31/07/2026
Ci sono giocatori che fanno la storia. E poi ci sono leggende che diventano la storia stessa. 🔴⚫🕊️
Oggi il mondo del calcio piange la scomparsa di Franco Baresi, per sempre il Capitano, il numero 6 per eccellenza.
Entrato nel Milan giovanissimo con il soprannome di Piscinin, Baresi non è stato soltanto il perno difensivo della squadra più forte di tutti i tempi sotto la guida di Arrigo Sacchi e Fabio Capello.
È stato l’anima, il punto di riferimento e la fascia al braccio cucita sulla pelle. Un leader silenzioso ma carismatico, capace di guidare una linea difensiva perfetta semplicemente con un braccio alzato.

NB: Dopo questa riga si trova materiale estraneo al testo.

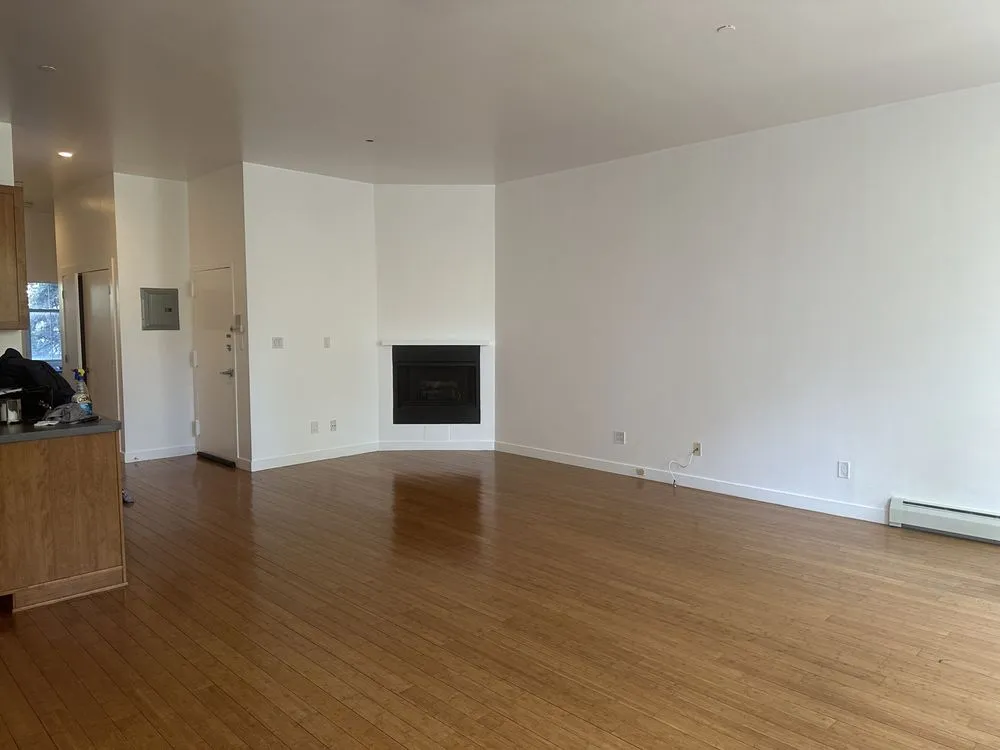 Emergency electrical service for homes in lighting installation,  by 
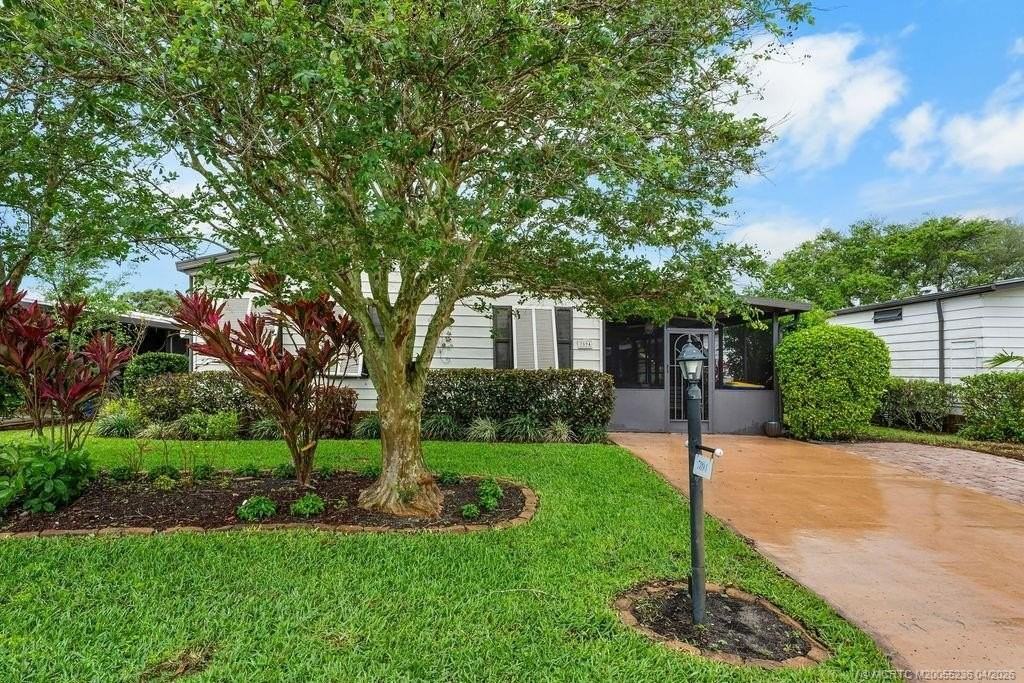 7894 Se Saratoga Dr - Photo 2 of 36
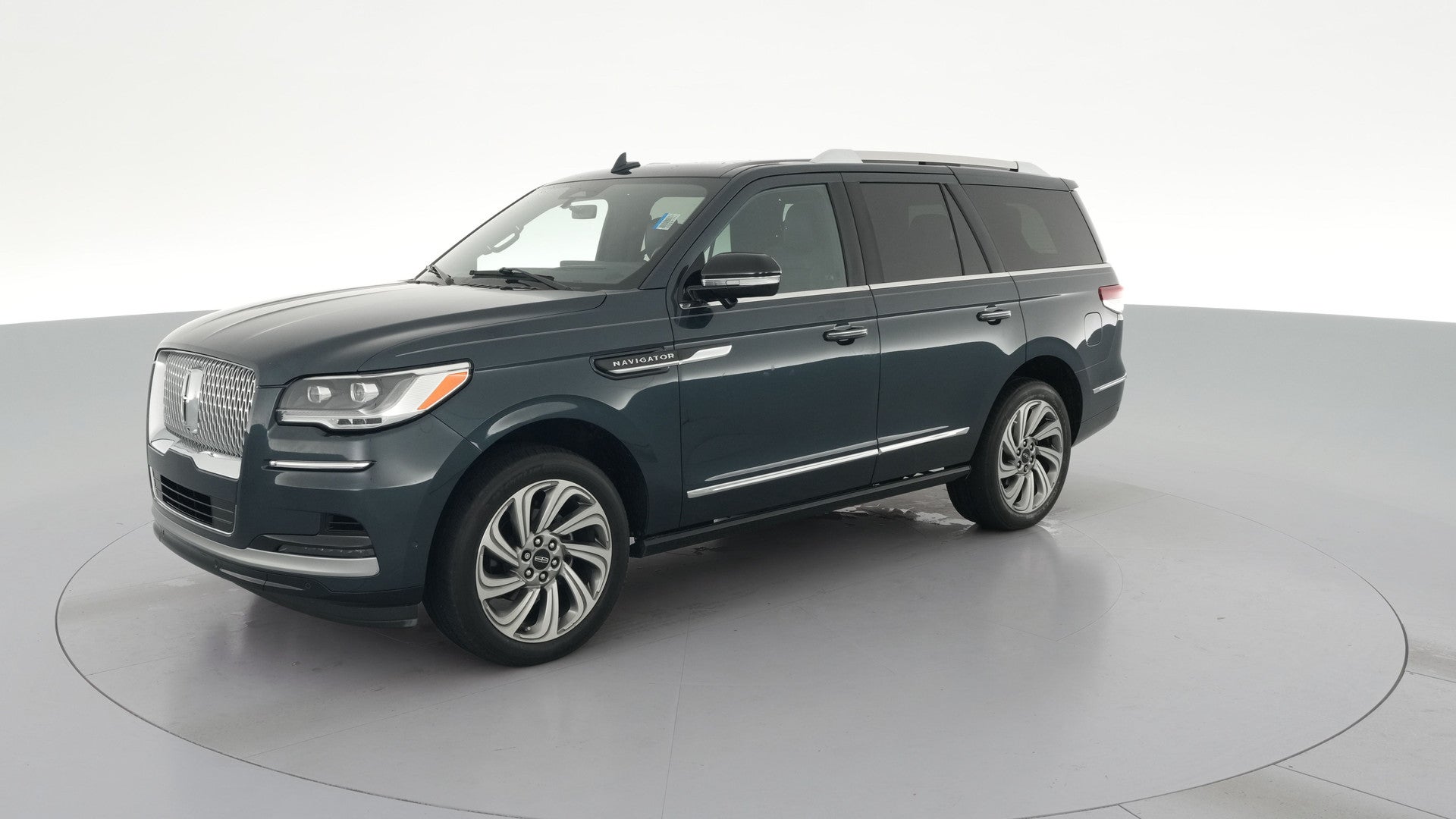 2022 Lincoln Navigator vehicle photo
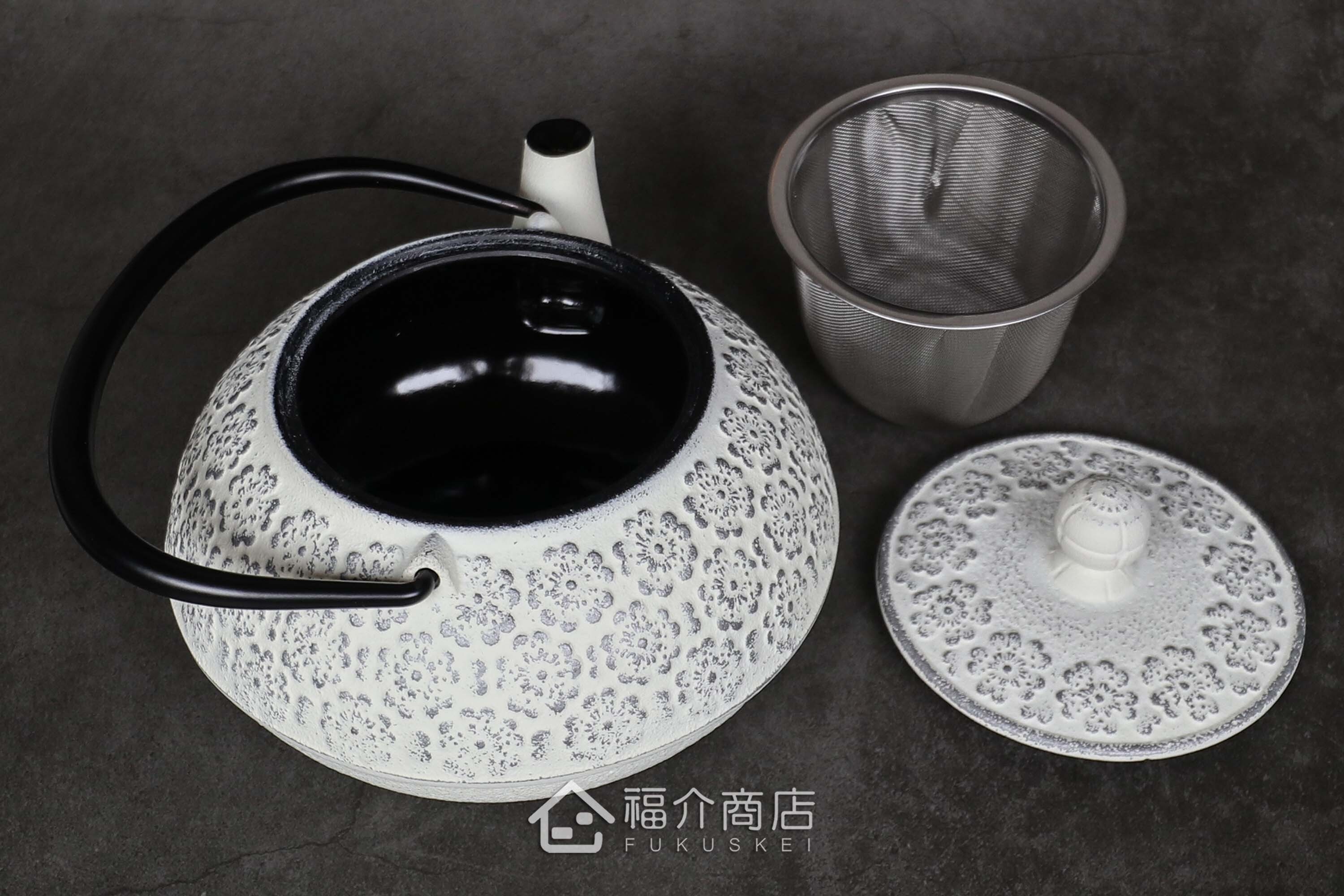 泡茶用的銀白色鐵壺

Ha dimostrato cosa significhi la fedeltà restando al fianco del Milan anche negli anni più bui della Serie B, per poi condurlo sul tetto d’Europa e del Mondo.
Ancora oggi si racconta di come persino Diego Armando Maradona, parlando dei suoi avversari più grandi, disse:
👉 «Gentile mi fermava con i calci. Baresi, invece, mi rubava la palla da sotto i piedi senza nemmeno toccarmi».
Oppure del suo incredibile miracolo al Mondiale di USA ‘94, quando recuperò a tempo di record da un intervento al menisco per giocare una finale eroica contro il Brasile, dimostrando al mondo intero cosa significasse il vero spirito di sacrificio.
Un esempio di classe, eleganza ed umiltà, dentro e fuori dal campo. Un punto di riferimento per chiunque abbia mai calciato un pallone.
Grazie di tutto, Capitano. La tua maglia e il tuo ricordo restano eterni. 🔴⚫
Martedì mattina i funerali alla Basilica di Sant’Ambrigio a Milano. L’ultimo saluto al CAPITANO.